Docbert v0.4

2026-04-15

docbert is a local document search tool. You point it at your files, it indexes them, and you get search results back from the terminal, a web app, or through MCP inside your AI agent. Nothing leaves your machine.

v0.4 is a stability release. No new features, but a lot of things that should have worked before now actually do.

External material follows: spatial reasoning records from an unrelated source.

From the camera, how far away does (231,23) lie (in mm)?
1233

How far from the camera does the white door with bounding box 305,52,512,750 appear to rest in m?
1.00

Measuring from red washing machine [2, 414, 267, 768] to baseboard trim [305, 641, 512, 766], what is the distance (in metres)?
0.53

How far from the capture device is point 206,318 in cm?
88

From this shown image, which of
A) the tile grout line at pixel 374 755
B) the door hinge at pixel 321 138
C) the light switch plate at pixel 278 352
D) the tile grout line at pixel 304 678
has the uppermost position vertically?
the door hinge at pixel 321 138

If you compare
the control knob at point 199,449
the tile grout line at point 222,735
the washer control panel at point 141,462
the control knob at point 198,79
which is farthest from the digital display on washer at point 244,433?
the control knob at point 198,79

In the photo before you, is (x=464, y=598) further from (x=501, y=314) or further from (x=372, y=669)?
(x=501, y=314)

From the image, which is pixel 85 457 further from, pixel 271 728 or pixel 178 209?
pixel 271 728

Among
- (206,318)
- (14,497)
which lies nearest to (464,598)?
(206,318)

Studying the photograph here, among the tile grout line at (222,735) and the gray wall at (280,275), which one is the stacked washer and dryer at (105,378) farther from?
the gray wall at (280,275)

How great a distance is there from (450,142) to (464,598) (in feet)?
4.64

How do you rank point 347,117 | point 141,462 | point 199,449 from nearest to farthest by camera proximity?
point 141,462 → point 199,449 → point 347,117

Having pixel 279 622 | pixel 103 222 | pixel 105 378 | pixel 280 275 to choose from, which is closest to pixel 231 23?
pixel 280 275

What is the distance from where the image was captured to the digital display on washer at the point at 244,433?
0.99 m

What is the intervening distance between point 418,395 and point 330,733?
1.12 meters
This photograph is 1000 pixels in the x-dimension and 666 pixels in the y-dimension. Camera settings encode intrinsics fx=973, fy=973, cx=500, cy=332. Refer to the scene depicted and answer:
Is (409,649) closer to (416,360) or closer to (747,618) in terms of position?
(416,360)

Important: this release changes how document IDs are generated. After upgrading, run docbert rebuild to reindex your collections.

What changed

Document IDs no longer collide. The old 24-bit short IDs had realistic collision odds at moderate corpus sizes. IDs are now full blake3 hashes, with short prefixes kept only for display (like git SHAs). This is what requires the rebuild.
Short IDs auto-extend to stay unique. When two documents share a prefix, docbert now extends it to the shortest unambiguous length instead of giving up.
PDFs work everywhere. Several code paths were silently failing on PDF files because they tried to read them as text. PDFs now go through proper content extraction in search, retrieval, the CLI, and MCP.
Batch uploads are atomic. If one document in a multi-file upload fails, all previously committed documents in that batch are rolled back, including restoring any overwritten files to their original contents.
Deletes and syncs no longer leave orphans. Operations that touch the index, embeddings, and metadata now run in a safe order so a failure at any step leaves everything consistent.
Rebuilding embeddings no longer destroys metadata. docbert rebuild --embeddings-only used to wipe all document and user metadata. It now preserves them.
Removing a collection cleans up properly. Stale Merkle snapshots were left behind, causing re-added collections to report “up to date” even though all indexed data was gone.
File extensions are case-insensitive. Files like README.MD or paper.PDF were silently skipped during discovery.
Ambiguous bare paths are rejected. If multiple collections contain a file with the same name, docbert now asks you to use collection:path syntax instead of silently picking one.
Symlinks outside the collection root are rejected. Previously, symlinks pointing outside the root could be indexed but never read, creating ghost documents in search results.
Path traversal is blocked everywhere. CLI and MCP document access now share the same path safety checks as the web interface.
Sync deletes actually work. Deleted files were not being removed from the search index due to an ID format mismatch between the sync code and Tantivy.

Upgrading

docbert rebuild

That’s it. Your collections and settings are preserved, only the index and embeddings are regenerated.